The bioscore could easily be incorporated into clinical practice, as the bioscore has the following advantages. Firstly, the biomarkers are all tested in blood. It means that compared with diagnostic paracentesis, haematological examination is less traumatic and patient compliance is better. Accordingly, haematological indicators analysis compared to ascitic fluid test is conducive to the routine monitoring of ascites infection. Secondly, the diagnostic value of this bioscore in ascites infection is higher than that of PCT and CRP, and these two commonly used ascites infection indicators. In addition, dCHC and sNFI can be available directly from the WBC detection. This means that the score does not increase any instrument compared with PCT. In particular, the bioscore is of great value for early diagnosis of ascites infection and avoiding unnecessary diagnostic paracentesis. If the bioscore of patient was showed positive, the patient is likely to have infection and requires paracentesis. The bioscore was especially clinical significant for the early diagnosis in culture-negative SBP group. Totally, 94.7% of cirrhotic patients with ascites can be directly identified as ascites infection by this score. More valuable is that, if negative by this bioscore, although 9.5% of cirrhotic patients with ascites used by the bioscore as false-negatives would have been observed, more than 90% of cirrhotic patients with ascites can exclude ascites infection, thus can be spared paracentesis for diagnosis. As a score that can be calculated only by PCT and WBC detection, it is very feasible for screening ascites infection that does not need diagnostic paracentesis. Furthermore, in the current study, the CV of each of those markers showed a lower value ranged between 2.0 and 2.6%, which mean that the assay has very small variability and high reproducibility.

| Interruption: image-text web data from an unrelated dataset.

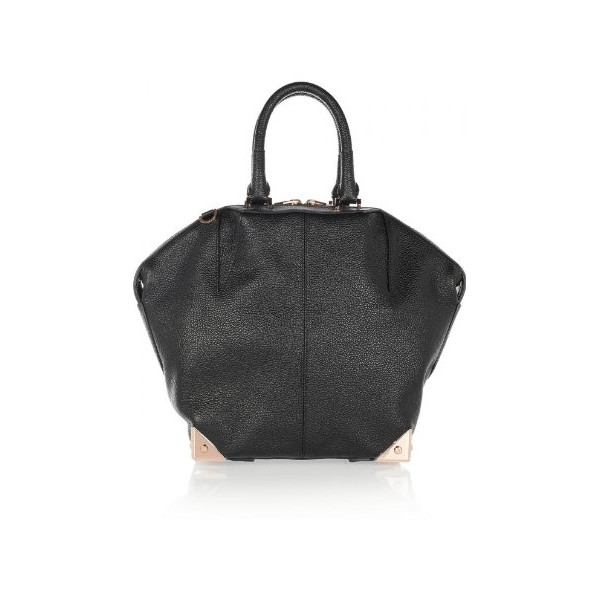 Alexander Wang Women's Emile Textured-Leather Tote Black One Size
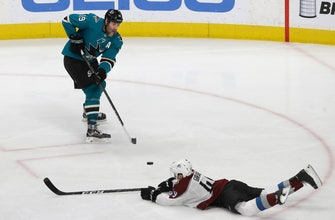 Healthy Thornton could be key for Sharks against Knights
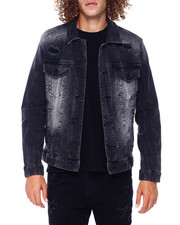 SMOKE RISE - RIP AN REPAIR DENIM JACKET-2397289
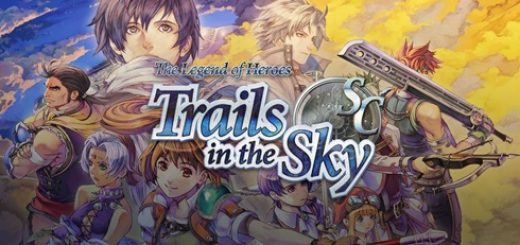 trails-sky-3rd-savegame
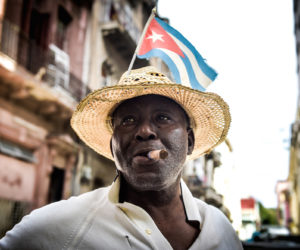 ultimate-cuba-exclusive-photography-workshop4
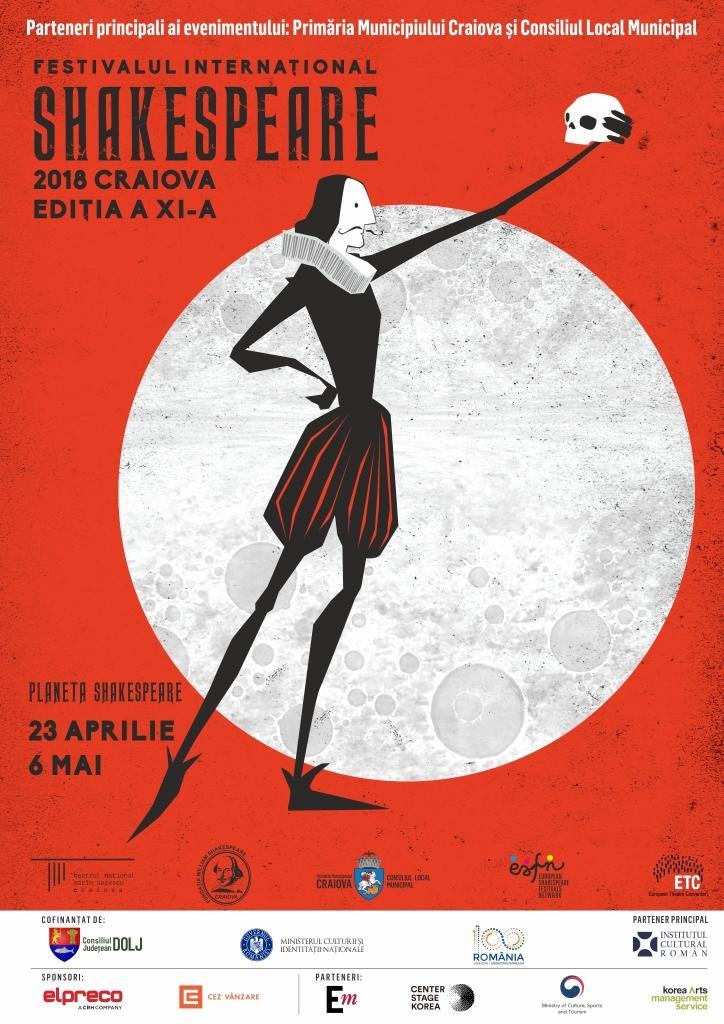 Luni, 23 aprilie,începe cea de-a XI-a ediție a Festivalului Internațional Shakespeare, Craiova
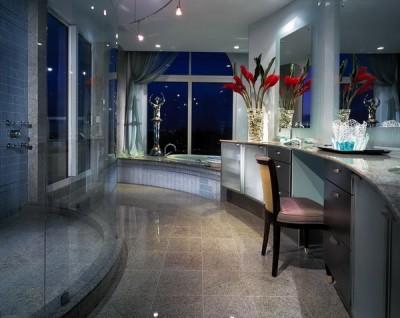 os mais belos banheiros6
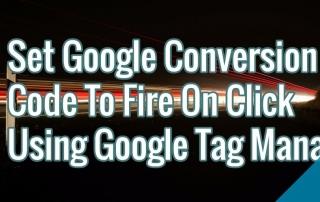 gtm-conversion-trigger.jpg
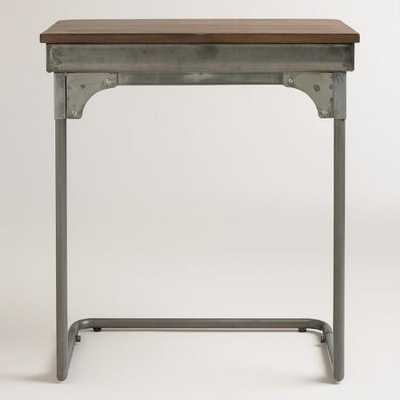 School Desk Laptop Table - World Market/Cost Plus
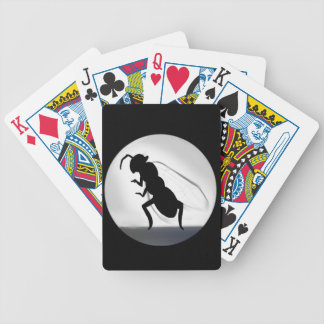 Queen Ant Bicycle Playing Cards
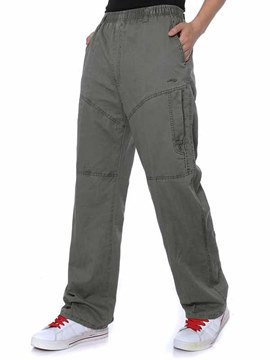 Ericdress Loose Smooth Men's Straight Large Pants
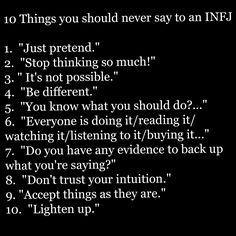 Guaranteed INFJ door slam phrases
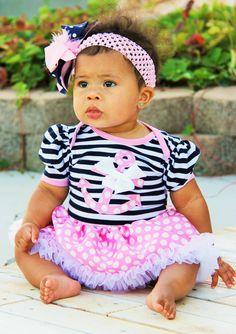 Achor Tutu Onsie by BellasBoutiqueTexas on Etsy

This study has some limitations. This is a single-center study and should be considered as a pilot study defining the new bioscore and its cutoff values for diagnosis of ascites infection in patients with cirrhosis. As the development of a diagnostic scale is only the first step in research; the next steps would be external validation using the same cut-off points. Accordingly, another independent cohort of cirrhotic patients with ascites should validated the bioscore. Furthermore, external validation also should contain multicenter studies with larger samples to confirm our findings. As we know, different laboratories may have different study populations, ascitic fluid culture conditions and culture methods, even the transportation and storage of specimen. The validation of multicenter studies will bring the bioscore more power and make the results more generalizable.